Collection entries

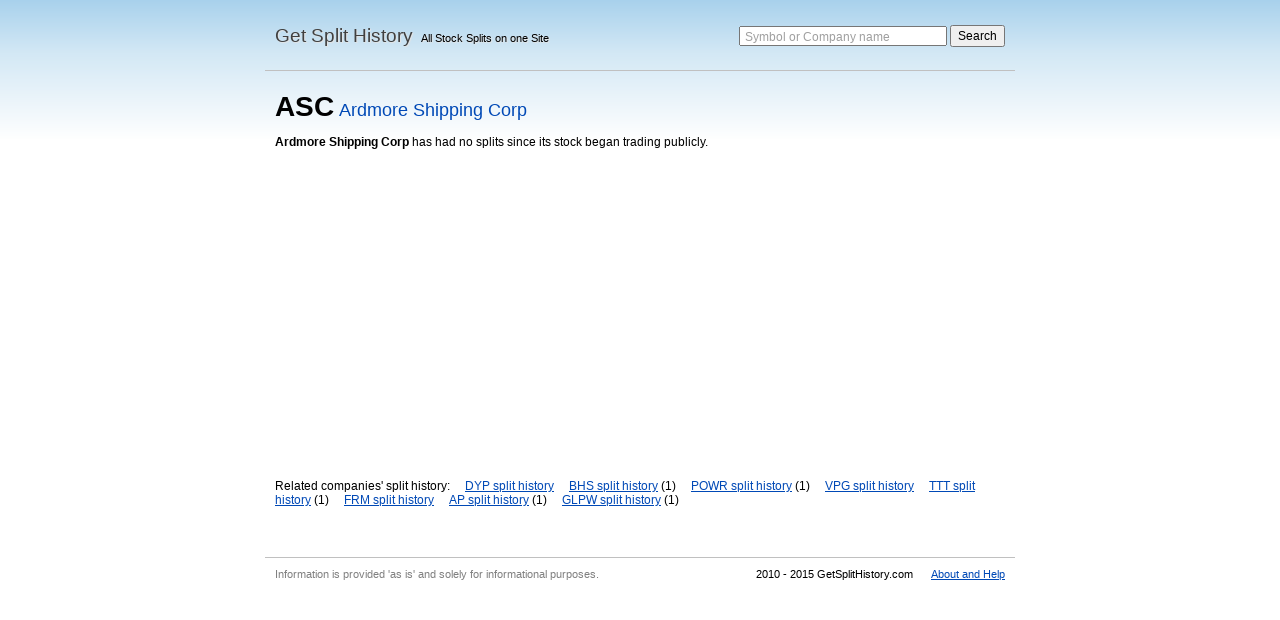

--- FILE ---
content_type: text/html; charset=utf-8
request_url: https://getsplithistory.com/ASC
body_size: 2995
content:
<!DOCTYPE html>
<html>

## [WHAT YOU ARE ASKED TO DO]
Repeat the preceding records exactly but drop the images.

## [RESPONSE AREA]
--- FILE ---
content_type: text/html; charset=utf-8
request_url: https://getsplithistory.com/ASC
body_size: 2995
content:
<!DOCTYPE html>
<html>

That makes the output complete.